Clinton also objects to the GOP leadership’s decision not to include an amendment by Sens. Edward M. Kennedy (D-Mass.) and Charles E. Grassley (R-Iowa) that would allow middle-class families with disabled children to buy into the Medicaid program at rates below those of commercial insurance.

GOP hard-liners led by Sen. Phil Gramm (R-Texas) and Rep. Bill Archer (R-Texas) are urging Senate Majority Leader Trent Lott and House Speaker J. Dennis Hastert to oppose any compromise with Clinton. They argue that the president’s veto threat is a bluff because Clinton would never ally his party with impoverished urban hospitals and poor immigrants to the exclusion of seniors who might be helped by higher funding of Medicare HMOs. The Medicare HMOs, complaining of low rates, say that next year they will drop nearly 1 million of the 6 million people they now enroll.

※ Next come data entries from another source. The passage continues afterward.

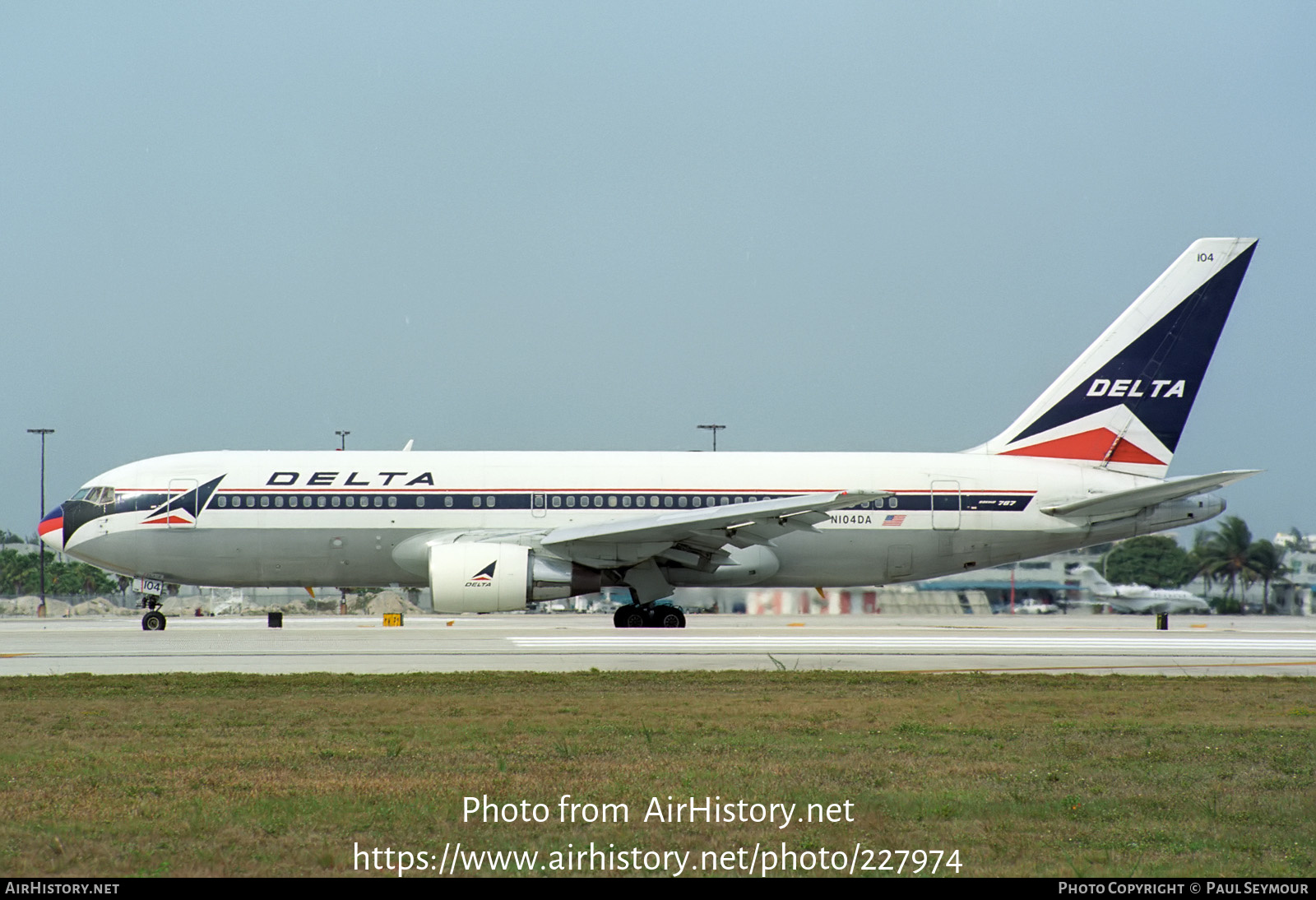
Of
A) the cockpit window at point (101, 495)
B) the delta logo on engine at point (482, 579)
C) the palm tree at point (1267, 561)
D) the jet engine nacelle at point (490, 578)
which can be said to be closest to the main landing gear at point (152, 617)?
the cockpit window at point (101, 495)

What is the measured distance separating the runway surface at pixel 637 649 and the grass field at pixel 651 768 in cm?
237

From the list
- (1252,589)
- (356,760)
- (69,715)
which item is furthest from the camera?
(1252,589)

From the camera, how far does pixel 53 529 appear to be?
26.3 metres

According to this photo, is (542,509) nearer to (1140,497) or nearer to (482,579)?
(482,579)

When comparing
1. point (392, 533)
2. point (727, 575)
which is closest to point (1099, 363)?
point (727, 575)

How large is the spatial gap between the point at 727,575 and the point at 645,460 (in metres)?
3.08

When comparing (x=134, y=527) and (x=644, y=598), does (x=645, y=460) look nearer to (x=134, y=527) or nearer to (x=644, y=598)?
(x=644, y=598)

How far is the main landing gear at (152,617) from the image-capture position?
26.3m

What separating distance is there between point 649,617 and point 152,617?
35.8 feet

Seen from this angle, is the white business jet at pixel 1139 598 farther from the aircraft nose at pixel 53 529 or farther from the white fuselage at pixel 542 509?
the aircraft nose at pixel 53 529

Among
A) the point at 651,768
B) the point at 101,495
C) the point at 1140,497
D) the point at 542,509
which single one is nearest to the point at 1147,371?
the point at 1140,497

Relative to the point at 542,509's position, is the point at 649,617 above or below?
below

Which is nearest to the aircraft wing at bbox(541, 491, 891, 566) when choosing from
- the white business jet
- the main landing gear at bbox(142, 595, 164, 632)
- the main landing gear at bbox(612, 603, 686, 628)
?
the main landing gear at bbox(612, 603, 686, 628)

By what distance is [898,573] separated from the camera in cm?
2669
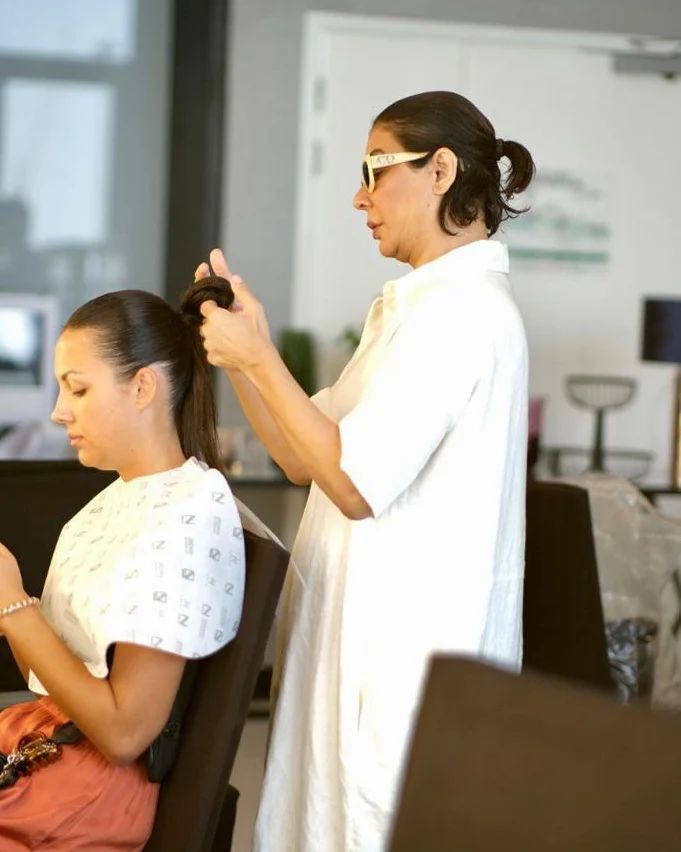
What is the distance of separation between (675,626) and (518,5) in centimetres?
300

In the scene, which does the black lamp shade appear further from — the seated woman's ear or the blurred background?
the seated woman's ear

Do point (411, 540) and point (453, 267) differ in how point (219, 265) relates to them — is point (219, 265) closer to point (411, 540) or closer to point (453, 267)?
point (453, 267)

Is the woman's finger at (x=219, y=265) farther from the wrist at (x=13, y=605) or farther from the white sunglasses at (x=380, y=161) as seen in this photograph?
the wrist at (x=13, y=605)

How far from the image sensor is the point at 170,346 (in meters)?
1.88

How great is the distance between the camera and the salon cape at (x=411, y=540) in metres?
1.68

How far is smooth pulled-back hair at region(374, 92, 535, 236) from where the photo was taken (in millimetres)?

The House leaders surely realize that Archer and Gramm do not represent the mainstream of opinion within the Republican Party. In fact, most GOP leaders support the notion of increasing payments to teaching hospitals, ensuring that children with disabilities don’t lose benefits and extending government subsidized health care to legal immigrant children.

Lott and Hastert should listen to their own moderates, not to the party’s most cynical strategists, and seek the Medicare funding compromise that is so tantalizingly close at hand. A dose of bipartisanship might even lure a few more voters to the polls Nov. 7.